Problem description - Return every line of the records, exact and in full, until you have returned the line with "Esmaeel Al Meslamani", and include none of the pictures.

(Excerpts from a dataset)
* * *
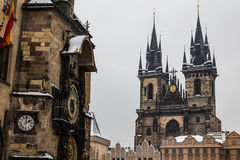 Prague astronomical clock and Church of Our Lady before Tyn. During the Winter. Snow can be seen royalty free stock images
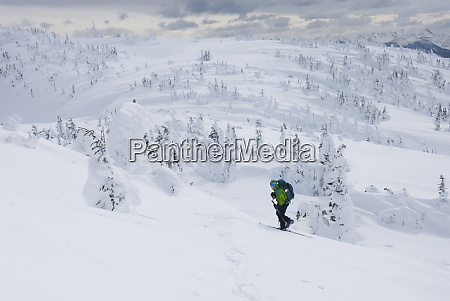 caucasian snowshoer walking up snowy hillside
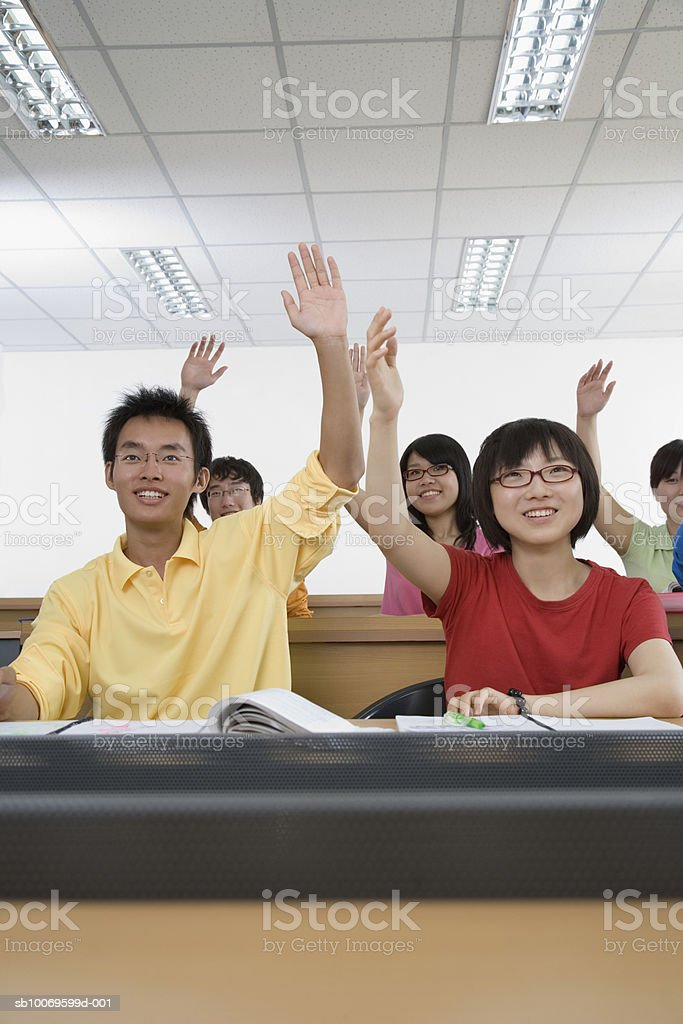 University students raising hands in classroom, smiling foto de stock royalty-free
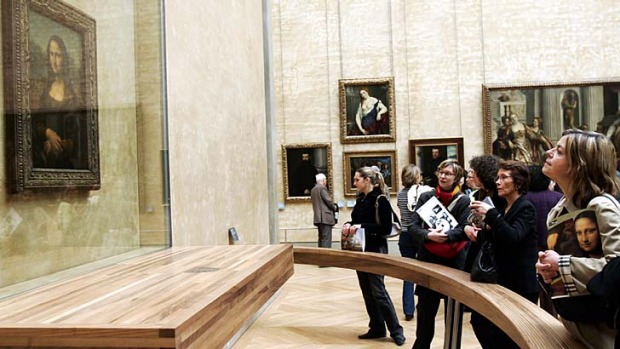 Visitors brace long queues at Paris' Louvre museum to see Leonardo Da Vinci's Mona Lisa.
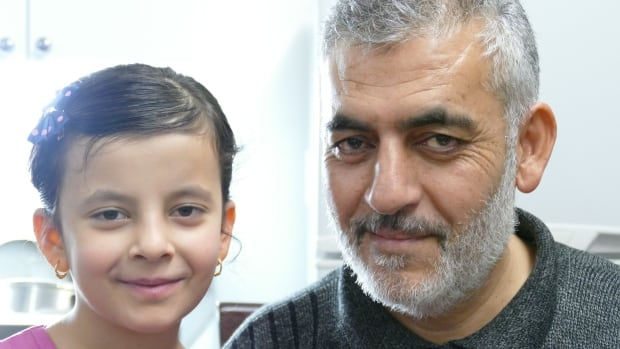 Esmaeel Al Meslamani with his seven-year-old daughter Duaa.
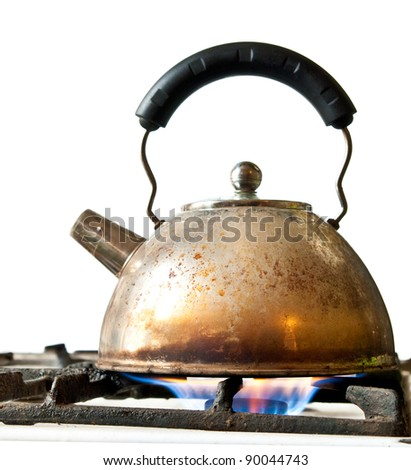 old kettle on a stove isolated on a white background - stock photo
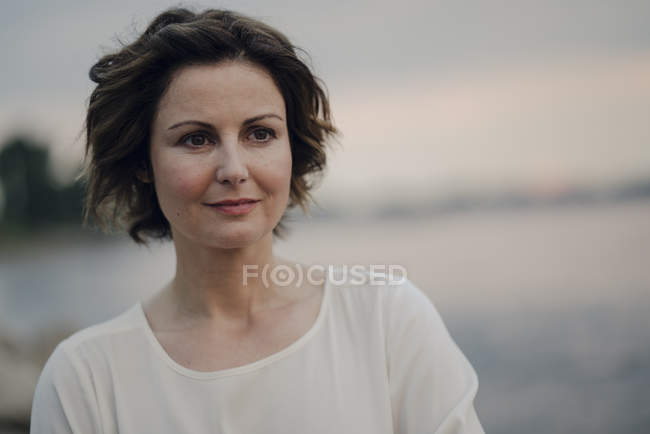 Thoughtful Caucasian Woman with short hair standing at river — Stock Photo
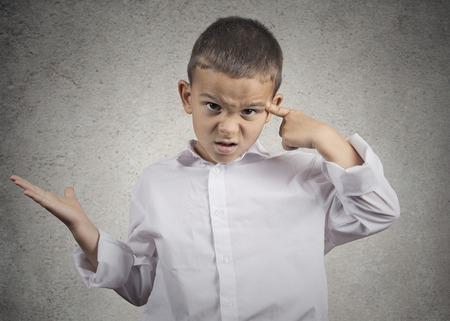 クローズ アップ肖像怒り狂った子少年狂気であるを求めて寺に対して彼の指でジェスチャーですか。灰色の壁背景を分離しました。人間の負の感情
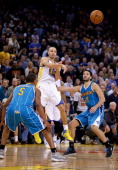 Stephen Curry of the Golden State Warriors passes the ball between Dominic McGuire and Greivis Vasquez of the New Orleans Hornets at Oracle Arena on...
* * *
Result for this task -
 Prague astronomical clock and Church of Our Lady before Tyn. During the Winter. Snow can be seen royalty free stock images
 caucasian snowshoer walking up snowy hillside
 University students raising hands in classroom, smiling foto de stock royalty-free
 Visitors brace long queues at Paris' Louvre museum to see Leonardo Da Vinci's Mona Lisa.
 Esmaeel Al Meslamani with his seven-year-old daughter Duaa.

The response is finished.